From the records below, copy out each line that contains the string "item".

- _Data to process_
·····

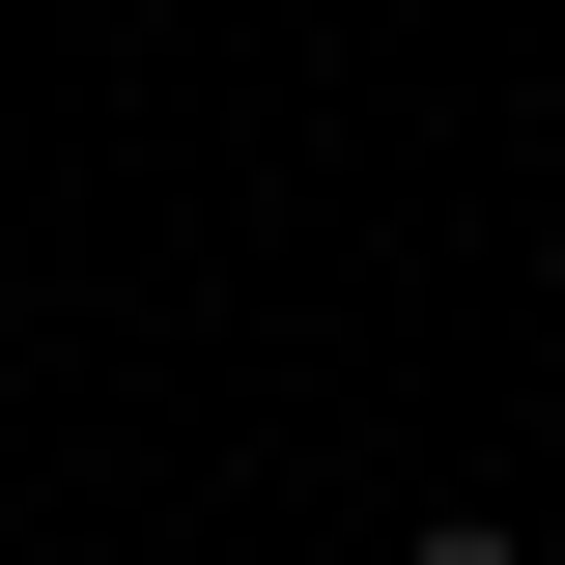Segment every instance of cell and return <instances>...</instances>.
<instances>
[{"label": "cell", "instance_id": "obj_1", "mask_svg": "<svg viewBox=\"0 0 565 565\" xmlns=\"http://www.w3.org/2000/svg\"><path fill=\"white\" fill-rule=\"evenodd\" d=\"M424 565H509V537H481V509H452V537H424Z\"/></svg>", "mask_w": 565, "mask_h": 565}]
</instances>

·····

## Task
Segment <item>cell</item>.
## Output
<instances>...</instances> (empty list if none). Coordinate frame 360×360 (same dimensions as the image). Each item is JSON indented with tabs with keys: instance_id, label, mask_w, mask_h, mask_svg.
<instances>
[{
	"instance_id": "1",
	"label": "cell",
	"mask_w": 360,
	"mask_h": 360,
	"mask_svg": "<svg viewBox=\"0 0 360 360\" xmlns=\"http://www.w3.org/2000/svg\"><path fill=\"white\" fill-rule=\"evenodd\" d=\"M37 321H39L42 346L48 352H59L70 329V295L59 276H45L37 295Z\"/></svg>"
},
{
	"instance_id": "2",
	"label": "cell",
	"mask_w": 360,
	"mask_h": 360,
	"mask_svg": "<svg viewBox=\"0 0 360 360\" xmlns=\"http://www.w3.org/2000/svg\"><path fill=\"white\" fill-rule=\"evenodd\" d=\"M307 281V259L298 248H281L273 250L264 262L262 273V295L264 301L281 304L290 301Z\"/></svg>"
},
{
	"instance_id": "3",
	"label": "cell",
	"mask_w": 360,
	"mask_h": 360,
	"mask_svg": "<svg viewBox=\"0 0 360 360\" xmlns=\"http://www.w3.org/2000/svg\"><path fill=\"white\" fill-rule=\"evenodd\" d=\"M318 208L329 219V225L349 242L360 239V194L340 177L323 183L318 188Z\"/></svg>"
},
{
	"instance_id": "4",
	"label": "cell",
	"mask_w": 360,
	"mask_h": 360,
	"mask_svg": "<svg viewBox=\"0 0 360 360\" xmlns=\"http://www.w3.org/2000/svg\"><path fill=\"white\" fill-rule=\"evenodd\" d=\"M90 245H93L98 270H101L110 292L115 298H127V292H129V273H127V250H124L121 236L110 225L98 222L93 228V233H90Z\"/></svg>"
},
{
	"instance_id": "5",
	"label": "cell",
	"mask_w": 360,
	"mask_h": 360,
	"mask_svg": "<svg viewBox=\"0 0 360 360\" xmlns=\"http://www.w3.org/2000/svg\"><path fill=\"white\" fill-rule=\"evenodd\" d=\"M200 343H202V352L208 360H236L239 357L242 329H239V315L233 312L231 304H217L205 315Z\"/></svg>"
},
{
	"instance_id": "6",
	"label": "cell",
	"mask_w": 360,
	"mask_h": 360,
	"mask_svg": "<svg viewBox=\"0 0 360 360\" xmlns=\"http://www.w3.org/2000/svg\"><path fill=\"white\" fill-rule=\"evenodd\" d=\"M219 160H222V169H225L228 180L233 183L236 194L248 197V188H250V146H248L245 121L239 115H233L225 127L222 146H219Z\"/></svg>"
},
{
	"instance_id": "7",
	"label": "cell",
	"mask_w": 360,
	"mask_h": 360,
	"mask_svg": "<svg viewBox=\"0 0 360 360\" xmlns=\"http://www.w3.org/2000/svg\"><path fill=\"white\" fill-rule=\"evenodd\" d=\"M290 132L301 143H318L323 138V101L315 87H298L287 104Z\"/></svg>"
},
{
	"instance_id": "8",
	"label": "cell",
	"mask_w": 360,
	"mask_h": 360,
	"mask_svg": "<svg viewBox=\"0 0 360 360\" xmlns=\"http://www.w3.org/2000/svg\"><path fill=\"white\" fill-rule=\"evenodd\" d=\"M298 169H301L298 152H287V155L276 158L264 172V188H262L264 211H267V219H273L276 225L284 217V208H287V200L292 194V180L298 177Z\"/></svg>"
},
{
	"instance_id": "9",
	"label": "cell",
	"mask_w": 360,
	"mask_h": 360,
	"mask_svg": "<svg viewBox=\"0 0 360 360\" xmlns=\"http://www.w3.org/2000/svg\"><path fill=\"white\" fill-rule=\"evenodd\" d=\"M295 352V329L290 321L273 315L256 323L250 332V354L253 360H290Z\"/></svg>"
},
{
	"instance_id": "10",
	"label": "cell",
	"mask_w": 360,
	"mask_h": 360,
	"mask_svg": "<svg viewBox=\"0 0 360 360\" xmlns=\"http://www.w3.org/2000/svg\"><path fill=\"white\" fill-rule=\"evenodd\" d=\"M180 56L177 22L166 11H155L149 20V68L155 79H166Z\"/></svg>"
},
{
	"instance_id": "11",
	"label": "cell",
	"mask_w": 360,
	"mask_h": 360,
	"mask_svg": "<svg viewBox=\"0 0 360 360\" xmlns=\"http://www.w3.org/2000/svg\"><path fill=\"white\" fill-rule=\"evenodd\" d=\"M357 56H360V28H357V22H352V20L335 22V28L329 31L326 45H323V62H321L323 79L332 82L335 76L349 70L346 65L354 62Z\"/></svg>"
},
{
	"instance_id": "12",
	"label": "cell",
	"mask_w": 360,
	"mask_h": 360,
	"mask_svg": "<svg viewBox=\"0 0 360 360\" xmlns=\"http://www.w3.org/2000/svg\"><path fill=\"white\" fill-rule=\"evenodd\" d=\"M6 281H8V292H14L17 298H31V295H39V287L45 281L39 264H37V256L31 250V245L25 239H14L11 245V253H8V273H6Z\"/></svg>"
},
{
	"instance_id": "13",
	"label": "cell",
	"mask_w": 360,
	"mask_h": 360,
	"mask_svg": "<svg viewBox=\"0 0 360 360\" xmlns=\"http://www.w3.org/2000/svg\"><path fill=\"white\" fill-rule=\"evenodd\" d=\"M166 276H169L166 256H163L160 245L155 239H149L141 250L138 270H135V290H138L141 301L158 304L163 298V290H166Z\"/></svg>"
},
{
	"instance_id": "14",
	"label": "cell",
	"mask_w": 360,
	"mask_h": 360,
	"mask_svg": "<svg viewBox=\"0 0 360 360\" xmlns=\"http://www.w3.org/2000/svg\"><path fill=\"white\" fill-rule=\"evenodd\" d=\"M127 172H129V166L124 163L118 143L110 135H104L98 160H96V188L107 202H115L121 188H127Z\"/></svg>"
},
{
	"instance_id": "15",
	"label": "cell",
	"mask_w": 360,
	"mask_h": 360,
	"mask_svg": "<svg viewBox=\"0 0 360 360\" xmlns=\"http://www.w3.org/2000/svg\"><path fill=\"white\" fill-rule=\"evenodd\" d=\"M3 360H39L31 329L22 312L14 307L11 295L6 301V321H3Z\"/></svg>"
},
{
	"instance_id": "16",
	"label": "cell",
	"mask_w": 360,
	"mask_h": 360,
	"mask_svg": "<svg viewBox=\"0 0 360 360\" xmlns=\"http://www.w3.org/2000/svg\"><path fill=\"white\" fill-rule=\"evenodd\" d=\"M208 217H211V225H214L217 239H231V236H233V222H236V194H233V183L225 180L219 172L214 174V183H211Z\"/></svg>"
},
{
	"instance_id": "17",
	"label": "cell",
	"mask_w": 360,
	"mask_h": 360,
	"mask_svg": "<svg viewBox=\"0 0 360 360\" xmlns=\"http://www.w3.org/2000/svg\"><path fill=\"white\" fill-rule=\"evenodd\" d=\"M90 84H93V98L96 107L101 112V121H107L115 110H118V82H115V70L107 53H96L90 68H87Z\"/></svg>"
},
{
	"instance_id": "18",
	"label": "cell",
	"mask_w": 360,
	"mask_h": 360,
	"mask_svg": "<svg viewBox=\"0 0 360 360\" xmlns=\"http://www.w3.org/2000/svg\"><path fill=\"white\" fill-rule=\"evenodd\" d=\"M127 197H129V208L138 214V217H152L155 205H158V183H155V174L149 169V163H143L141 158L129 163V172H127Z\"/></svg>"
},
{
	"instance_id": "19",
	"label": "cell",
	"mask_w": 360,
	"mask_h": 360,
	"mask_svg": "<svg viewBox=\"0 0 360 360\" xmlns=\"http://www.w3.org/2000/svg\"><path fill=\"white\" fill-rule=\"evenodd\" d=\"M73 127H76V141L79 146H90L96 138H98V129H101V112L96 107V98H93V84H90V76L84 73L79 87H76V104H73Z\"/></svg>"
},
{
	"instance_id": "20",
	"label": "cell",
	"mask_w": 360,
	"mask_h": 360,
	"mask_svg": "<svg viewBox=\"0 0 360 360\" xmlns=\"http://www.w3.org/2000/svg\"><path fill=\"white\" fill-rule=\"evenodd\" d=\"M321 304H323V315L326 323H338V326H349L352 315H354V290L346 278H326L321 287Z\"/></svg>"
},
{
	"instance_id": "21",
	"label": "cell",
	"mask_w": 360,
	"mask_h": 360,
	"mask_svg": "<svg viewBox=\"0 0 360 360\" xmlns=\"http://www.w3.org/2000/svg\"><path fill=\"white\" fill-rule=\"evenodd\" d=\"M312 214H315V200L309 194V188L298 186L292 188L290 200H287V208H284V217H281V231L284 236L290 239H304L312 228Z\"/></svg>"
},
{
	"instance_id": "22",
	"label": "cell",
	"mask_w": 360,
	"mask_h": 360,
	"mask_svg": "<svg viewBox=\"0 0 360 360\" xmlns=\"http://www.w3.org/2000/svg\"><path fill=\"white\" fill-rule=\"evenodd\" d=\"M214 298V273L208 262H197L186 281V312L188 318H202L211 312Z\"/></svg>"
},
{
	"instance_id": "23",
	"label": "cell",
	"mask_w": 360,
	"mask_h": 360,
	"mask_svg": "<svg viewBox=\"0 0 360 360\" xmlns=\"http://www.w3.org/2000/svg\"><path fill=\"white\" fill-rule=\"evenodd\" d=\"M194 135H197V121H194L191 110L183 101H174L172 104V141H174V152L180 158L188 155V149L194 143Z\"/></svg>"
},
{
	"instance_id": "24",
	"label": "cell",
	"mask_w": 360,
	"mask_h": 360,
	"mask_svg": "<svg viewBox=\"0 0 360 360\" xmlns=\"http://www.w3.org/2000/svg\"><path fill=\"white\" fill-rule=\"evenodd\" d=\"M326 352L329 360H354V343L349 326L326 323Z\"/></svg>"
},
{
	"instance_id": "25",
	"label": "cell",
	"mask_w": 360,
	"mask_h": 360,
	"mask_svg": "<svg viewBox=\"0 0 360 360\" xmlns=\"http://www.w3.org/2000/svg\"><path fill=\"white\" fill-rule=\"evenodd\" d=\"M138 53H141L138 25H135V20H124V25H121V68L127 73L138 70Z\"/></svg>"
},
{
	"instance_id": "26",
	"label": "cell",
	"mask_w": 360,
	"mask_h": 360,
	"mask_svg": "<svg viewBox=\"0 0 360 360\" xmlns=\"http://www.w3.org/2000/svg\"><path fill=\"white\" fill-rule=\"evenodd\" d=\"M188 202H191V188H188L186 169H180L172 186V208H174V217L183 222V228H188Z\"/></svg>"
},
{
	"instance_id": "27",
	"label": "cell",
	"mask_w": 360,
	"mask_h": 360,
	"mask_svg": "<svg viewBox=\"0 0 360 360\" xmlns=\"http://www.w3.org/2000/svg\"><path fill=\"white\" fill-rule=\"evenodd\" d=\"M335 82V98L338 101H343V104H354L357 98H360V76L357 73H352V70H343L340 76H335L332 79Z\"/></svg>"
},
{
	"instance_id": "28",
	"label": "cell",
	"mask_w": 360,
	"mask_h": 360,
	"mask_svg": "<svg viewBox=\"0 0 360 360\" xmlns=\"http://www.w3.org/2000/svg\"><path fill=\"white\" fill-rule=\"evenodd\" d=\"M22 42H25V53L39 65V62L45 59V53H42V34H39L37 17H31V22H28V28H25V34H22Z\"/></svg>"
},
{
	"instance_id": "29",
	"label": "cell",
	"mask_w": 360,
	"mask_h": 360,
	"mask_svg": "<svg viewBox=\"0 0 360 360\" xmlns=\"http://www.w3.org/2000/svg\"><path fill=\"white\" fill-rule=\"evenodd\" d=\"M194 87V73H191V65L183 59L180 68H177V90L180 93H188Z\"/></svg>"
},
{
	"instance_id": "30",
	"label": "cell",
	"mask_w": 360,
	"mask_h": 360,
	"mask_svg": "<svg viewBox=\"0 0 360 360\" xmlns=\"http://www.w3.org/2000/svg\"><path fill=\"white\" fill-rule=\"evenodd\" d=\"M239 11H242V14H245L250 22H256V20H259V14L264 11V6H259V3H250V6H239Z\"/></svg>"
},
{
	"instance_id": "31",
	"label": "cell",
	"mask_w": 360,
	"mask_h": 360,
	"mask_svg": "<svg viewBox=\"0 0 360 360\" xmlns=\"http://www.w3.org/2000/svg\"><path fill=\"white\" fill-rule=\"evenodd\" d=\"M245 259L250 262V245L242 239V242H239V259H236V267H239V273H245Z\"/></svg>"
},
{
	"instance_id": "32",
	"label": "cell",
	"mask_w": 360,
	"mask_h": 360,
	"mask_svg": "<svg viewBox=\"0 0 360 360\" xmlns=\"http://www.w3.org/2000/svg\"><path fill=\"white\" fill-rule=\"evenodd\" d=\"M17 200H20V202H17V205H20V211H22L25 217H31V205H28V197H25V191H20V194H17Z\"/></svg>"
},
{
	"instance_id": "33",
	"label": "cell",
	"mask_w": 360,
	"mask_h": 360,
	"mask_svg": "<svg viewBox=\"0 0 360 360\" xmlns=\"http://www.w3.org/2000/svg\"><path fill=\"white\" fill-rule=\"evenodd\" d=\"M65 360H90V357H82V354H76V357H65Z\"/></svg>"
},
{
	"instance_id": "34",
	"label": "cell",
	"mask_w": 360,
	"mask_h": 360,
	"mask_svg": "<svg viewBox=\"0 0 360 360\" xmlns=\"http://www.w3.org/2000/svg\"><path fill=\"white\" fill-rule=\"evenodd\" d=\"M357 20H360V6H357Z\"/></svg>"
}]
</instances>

·····

- _Expected answer_
Segment <item>cell</item>.
<instances>...</instances> (empty list if none). Coordinate frame 360×360 (same dimensions as the image). Each item is JSON indented with tabs with keys: instance_id, label, mask_w, mask_h, mask_svg.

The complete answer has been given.